Founded by a team with deep, first-hand experience building a number of Facebook’s core products, including developing Workplace into a platform adopted and relied upon by some of the world’s most successful businesses, Slashwork has emerged from stealth with a new approach to how teams communicate. Designed for work that is distributed, increasingly shaped by AI and for teams that need to operate both in sync, but also on their terms and in their own time.
A New Model for How Teams Communicate
The $3.5m round was led by London based media and tech VC specialists 20VC, with participation from a group of senior technology operators and founders spanning Facebook, Slack, Intercom, Dropbox, Microsoft and beyond. Angel investors include Sandberg Bernthal Venture Partners (Sheryl Sandberg’s VC, Facebook), Cal Henderson (Slack co-founder), AJ Tennant (Slack GTM lead, Glean, Facebook), Carolyn Everson (Permira, Disney, Facebook), David Fischer (Facebook), Des Traynor (Intercom co-founder), Will Shu (Deliveroo), Soleio (Dropbox, Facebook, Figma), Philip Su (Facebook, Microsoft, OpenAI), Blaise DiPersia (Facebook), Olivia Calvert (Deel) and others.

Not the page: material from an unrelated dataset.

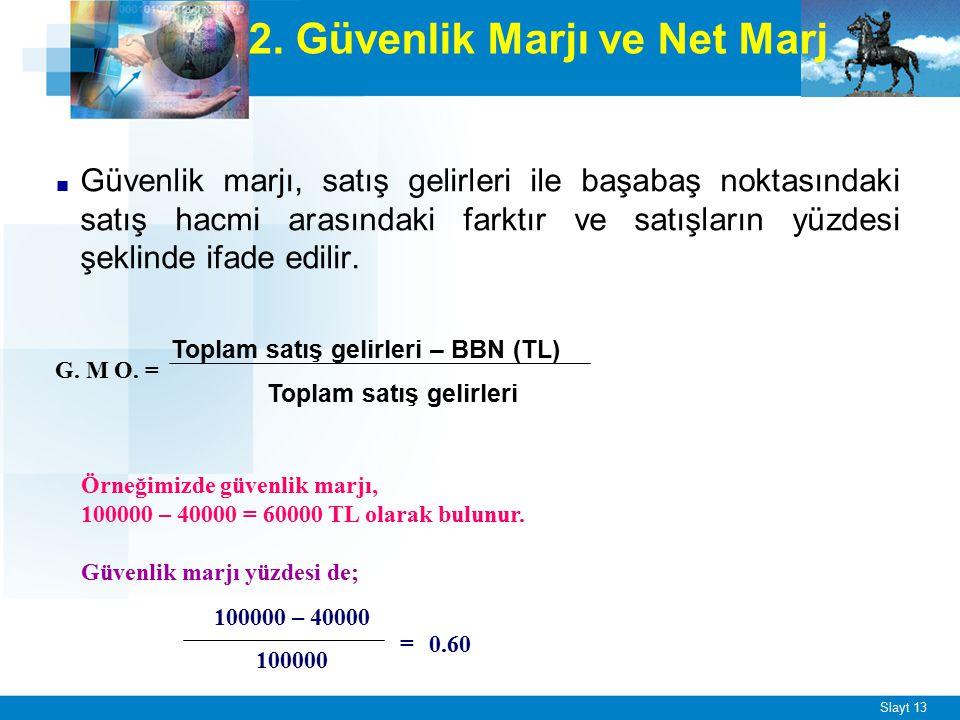 Slayt 13 2. Güvenlik Marjı ve Net Marj ■ Güvenlik marjı, satış gelirleri ile başabaş noktasındaki satış hacmi arasındaki farktır ve satışların yüzdesi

Built by the People Who Scaled Workplace Communication
Founded by Jackson Gabbard (CEO), David Miller (CTO) and Josh Watzman (CEngO), engineers who all helped build and scale some of Facebook’s key products, Slashwork is now beta-testing with a small group of design partners. Julien Codorniou, who led Workplace before becoming an early-stage investor at 20VC, has overseen the incubation of the business and driven its investment and global go-to-market strategy to date.
Having spent years building communication systems for some of the world’s largest and fastest-growing organisations, the founding team and their investors saw first-hand how internal tools shape culture, alignment, and performance. With deep experience across many companies, teams, and tool stacks, Slashwork addresses a common problem: the tools people rely on to communicate at work no longer reflect how work actually gets done.
“We didn’t leave Facebook thinking we’d build another communication tool,” said Jackson Gabbard, CEO and co-founder of Slashwork. “But we found teams are doing enormous amounts of busy work just to feel aligned — checking umpteen channels and threads, worrying about what they’d missed. That isn’t a people problem. It’s a software-defaults-define-your-culture problem.”
Reducing Noise, Preserving Meaning, and Using AI with Intent
Slashwork was built to address that gap. Designed to enable not overwhelm, the platform is real-time when it matters, focused on reducing noise, preserving shared understanding, and helping information last beyond fleeting conversations. Rather than forcing people to keep up with everything, Slashwork surfaces what matters to them, in context, over time.
Crucially, the team believes recent advances in AI make a fundamentally different model possible.
“AI shouldn’t mean faster noise or more automation layered onto broken tools,” said Gabbard. “Used properly, it can remove the cognitive load that gets in the way of good judgment — helping teams coordinate work, follow up, and act with clarity, without losing human ownership.”
The platform is designed for fast-moving, tech-first organisations that want communication to support focus, build confidence and momentum, rather than fragment it.
Julien Codorniou, General Partner at 20VC and behind this incubation project, said: “Very few teams understand workplace communication at scale from the inside. This group has lived it; what worked, what broke, and why Slashwork reflects a hard-won point of view about how teams need to operate now, not how tools were designed a decade ago.”
Slashwork is working closely with a small number of technology-focused organisations, as early design partners, to refine the product ahead of a wider rollout later in 2026.
With deep technical experience, exceptional investor backing and a clear belief that communication tools should reduce friction rather than create it, Slashwork is positioning itself as a new foundation for how modern teams work — clearer, calmer, and built for the realities of today’s workplace.